Hi everyone and thanks for having me on the forum!
I’ve tried to convince my employer, an online tutoring platform, to try out Camunda (first for BPMN, and then for DMN), but had no success so far. I’d like to share my experience and ask for opinions on introducing a process engine bottom-up. Maybe somebody has tried that as well, it would be great to hear your stories!
I’m a frontend dev most of the time and fullstack when there’s a problem I can fix - Camunda is interesting because the product development requires our team to communicate about business logic. By having BL clear within the team I believe we can iterate over that better - right now we iterate over UX/UI and copy mostly.
Here’s my experience:
First round: File uploads vs e-mail attachments
A friend was frustrated by the email-based process at his employer, an automotive supplier company. The process in BPMN would have been a sequence of file uploads from different people, with an audit at the end. I was freelancing, and implemented a working prototype in a day. I presented videos of the prototype, they were watched, there were internal discussions and then no progress. We guess that at some point company politics halted the project.
Second round: BPMN vs a customized Django Admin Panel
Some internal processes involve non-technical users to use a Django admin panel. That approach is quick for the developer to generate and tweak but isn’t necessarily quick for other employees. So first I did a tweak that shaved off ~10 minutes per day per employee in one of our teams and gained support ‘for the cause’. To other engineers and our PM I showed BPMN so we could clarify and then automate company-specific processes. What ultimately halted the project was that there’s no (official, REST/GraphQL) API for the Admin Panel, and any tweaks would have to be re-created. It is currently more economical to just add tweaks, and there was the problem of “we don’t have a running endpoint”.
Third round: Having a running DMN endpoint vs decisions in Python
The problem: On the product side, the goal was to enable experiments with a new content-section that guided users along their journey, but the stages of the user journey weren’t yet defined.
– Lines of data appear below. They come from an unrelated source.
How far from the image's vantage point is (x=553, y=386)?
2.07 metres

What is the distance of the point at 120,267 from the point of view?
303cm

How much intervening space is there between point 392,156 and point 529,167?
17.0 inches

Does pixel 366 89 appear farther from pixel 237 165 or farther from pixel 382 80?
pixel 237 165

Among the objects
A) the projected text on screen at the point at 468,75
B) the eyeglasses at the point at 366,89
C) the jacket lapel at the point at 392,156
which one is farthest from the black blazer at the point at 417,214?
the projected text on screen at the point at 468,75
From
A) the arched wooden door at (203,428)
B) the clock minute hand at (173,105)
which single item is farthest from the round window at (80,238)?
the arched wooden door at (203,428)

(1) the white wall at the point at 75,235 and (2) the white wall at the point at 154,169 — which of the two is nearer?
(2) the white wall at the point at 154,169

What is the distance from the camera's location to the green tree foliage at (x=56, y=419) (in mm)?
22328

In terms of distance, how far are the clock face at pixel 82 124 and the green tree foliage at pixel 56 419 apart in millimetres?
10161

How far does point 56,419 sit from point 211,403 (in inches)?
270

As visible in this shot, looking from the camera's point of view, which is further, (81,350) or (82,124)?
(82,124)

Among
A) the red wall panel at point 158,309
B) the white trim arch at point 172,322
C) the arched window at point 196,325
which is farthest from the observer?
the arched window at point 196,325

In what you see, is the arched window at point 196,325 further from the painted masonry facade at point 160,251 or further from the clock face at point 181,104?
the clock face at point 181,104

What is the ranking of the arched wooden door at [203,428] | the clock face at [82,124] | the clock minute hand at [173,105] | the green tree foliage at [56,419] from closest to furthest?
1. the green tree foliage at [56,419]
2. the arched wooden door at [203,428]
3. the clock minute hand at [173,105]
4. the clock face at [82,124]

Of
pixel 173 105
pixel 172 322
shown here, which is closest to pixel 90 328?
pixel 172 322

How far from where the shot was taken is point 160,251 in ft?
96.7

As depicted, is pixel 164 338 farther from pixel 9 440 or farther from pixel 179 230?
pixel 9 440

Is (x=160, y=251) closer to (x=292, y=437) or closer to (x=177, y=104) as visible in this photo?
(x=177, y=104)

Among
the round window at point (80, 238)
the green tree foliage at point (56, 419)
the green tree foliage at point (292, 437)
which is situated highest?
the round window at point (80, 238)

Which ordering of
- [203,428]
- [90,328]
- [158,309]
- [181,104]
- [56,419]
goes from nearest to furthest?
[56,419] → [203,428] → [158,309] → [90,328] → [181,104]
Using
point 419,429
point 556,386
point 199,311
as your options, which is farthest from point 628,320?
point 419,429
To decide which content to show in the next stage and when to end one stage, we’d have to rely on the data from the previous experiments. I believe that whoever is closest to the users would have the best idea on how to find criteria and suitable content, in short: Probably not me as a developer. But keeping track of and communicating the current state of ever-changing BL would be pretty helpful, hence DMN. It was a far-fetch for that particular problem I admit, but supposed to be a foot in the door for communicating business logic.
The technical approach: It had to work along a Django-monolith. A monolithic architecture gets you really far as a business, but meant there was no existing microservice environment Camunda could have been added to. To tackle this, the approach was to use DMN over REST like a stateless remote function call: Some input variables are sent, some output comes back, DMN sitting in the middle. DMN-files were getting deployed over REST at application start, the source of truth being the git repository. Setup and implementation took around a week in the dev environment.
The feedback: After we had a running endpoint, the main technical argument became maintenance. Due to the production environment differing from the dev environment the DMN deployment was questioned, and lastly the argument of “what if you leave the company?”. The feedback round consisted of engineers, so understanding code wasn’t a problem for anybody. Visual programming languages for kids were seen as an alternative to this approach.
By the way, thanks for the great tutorials and getting-started repos! Without that it wouldn’t have been possible to try that.
What’s your experience, how did you get a process engine in your company?